Caregiving for Adults with Mental Illness: How to Diffuse Tension
Working with people who have intellectual disabilities or behavioral issues can be challenging, Daisy Williams takes steps to minimize stressors in the lives of those she cares for. She has been a direct care professional who provides care for individuals who live in Casmir Care’s Community Residential homes for eight years and counting.
Her work involves direct caregiving. The individuals she works with have cerebral palsy, intellectual disabilities, schizophrenia and/or bipolar disorder. She helps them with activities of daily living such as eating, bathing, dressing, continence and instrumental activities of daily living such as cooking, caring for pets, completing housework, and using the phone.
When caring for individuals in Casmir Care Services’ Community Residential Homes, she has noticed that sometimes what people watch on television can set them off. Someone who is fully bipolar, schizophrenic, or both, may think everything happening on “Jerry Springer” is about them. They may react to what they see by saying, “I don’t have no gun,” Daisy said.
(Residential Associate Daisy Williams demonstrates the “soft face” she uses to calm residents down.)
“So, you have to be really careful about what you put on the television,” she said, so that they don’t get all worked up. Sometimes something said on TV triggers something in their memory. Then they will react to it by becoming sad or violent or having an outburst. “And you have to know them to be able to understand what just happened to them, so you can diffuse it,” she said.
She recommends not letting these people watch “Criminal Minds,” some news programs, talk shows, or “Court TV,” because it can set off the voices they hear inside their heads. Shows with built-in conflict don’t help, because it can get them worked up.
When individuals in care are accidentally exposed to things that trigger them, Daisy’s standard procedure is to proceed with caution. “The most important thing I do is stay calm and do not speak until I’m sure that they’re ready to be approached,” she said.
If you come close to them, but don’t understand where they’re at in their head, she said, the individual might act out. And you might be attacked.
Instead, it’s safer to not move and carefully assess the situation.
“And you try to look in their eyes softly,” she said. Make your eyes soft so that you can melt their heart, she advised. “Then they’ll open back up to you,” she said. “But you have to be able to do that.”
When pressed for more details, she said to put on a soft face with puppy dog eyes.

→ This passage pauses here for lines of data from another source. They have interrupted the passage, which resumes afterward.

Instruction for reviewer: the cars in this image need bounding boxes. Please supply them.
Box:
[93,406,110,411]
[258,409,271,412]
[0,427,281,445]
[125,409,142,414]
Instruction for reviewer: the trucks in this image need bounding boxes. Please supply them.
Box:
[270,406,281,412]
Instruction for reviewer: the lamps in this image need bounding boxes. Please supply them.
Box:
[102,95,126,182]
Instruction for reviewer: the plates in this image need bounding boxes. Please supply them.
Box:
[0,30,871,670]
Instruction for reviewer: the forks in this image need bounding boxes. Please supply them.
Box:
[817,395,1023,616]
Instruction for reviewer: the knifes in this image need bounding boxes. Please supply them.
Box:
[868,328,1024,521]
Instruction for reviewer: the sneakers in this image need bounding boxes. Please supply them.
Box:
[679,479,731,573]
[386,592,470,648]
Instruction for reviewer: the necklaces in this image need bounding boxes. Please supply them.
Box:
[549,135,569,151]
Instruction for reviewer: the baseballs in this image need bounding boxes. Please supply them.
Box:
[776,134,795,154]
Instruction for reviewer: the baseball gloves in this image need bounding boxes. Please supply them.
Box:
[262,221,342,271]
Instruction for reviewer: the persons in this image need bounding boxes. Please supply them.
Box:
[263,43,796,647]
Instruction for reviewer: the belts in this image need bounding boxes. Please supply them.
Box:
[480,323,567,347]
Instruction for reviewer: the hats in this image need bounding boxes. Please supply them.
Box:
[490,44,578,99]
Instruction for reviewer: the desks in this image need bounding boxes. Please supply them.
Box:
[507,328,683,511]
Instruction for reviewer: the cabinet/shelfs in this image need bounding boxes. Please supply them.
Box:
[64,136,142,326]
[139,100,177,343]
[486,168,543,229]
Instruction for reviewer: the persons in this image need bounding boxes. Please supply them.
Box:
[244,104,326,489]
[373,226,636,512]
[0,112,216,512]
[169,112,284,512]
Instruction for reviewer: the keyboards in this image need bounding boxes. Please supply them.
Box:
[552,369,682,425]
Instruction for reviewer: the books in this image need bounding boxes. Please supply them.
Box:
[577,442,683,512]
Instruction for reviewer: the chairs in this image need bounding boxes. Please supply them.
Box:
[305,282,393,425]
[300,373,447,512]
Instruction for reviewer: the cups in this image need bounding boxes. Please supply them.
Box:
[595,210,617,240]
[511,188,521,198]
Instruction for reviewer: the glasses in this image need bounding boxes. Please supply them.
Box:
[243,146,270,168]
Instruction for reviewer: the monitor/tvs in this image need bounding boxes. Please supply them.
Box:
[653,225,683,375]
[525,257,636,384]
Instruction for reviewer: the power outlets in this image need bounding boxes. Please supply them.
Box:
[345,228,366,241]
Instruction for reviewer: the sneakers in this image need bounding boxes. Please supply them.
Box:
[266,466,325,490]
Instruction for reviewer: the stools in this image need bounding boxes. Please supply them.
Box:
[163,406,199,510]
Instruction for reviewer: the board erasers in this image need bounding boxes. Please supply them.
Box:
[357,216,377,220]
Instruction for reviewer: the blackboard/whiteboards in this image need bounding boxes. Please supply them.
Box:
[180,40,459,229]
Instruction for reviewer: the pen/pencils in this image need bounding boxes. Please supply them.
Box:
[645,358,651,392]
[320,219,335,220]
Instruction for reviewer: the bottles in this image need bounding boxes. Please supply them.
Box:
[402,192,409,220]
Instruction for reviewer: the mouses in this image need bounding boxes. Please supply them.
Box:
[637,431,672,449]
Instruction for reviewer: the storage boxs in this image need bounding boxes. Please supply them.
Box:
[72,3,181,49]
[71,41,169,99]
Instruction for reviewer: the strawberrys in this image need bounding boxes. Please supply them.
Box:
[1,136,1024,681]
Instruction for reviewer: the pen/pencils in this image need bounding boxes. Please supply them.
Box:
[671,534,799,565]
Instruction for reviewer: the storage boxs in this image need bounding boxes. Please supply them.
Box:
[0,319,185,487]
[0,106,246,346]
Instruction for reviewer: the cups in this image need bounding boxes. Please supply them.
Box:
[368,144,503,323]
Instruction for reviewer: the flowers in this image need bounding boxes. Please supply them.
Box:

You might say something like: “I feel your pain. Tell me what you need. I wish I could make it go away.” Watch the person’s body language. Once they relax, perhaps unballing fists and you see the tension drop away from the person’s body, it will be easier to approach the individual. Then you can rub an arm or shoulder and say, “That was then. We’re here for you.”
If a resident is having problems that day, Daisy tries to ease them into working toward having a better day tomorrow. The idea is to keep them focused on what’s ahead and the good things in their life as opposed to whatever they were complaining about. She might bring up something fun they did in the past, like going to Dave & Buster’s, and suggest doing it again. The mental redirect gives them something else to think about, she explained.
Those under care trust Daisy to understand their needs, she said. “I’m not a disciplinarian caretaker,” she said. “I’m more of a mom caretaker.”
As director of operations here at Casmir Care Services, I know that Daisy has a great sense of intuition that helps her manage our individuals’ needs with ease. Her antennae are always out, trying to a get a read on how they are feeling. She has the patience, flexibility, compassion, and empathy required to deal with the individuals we support. She has demonstrated this consistently over the years and with a cross-section of the individuals we support. Our individuals are lucky to have her help them through their days.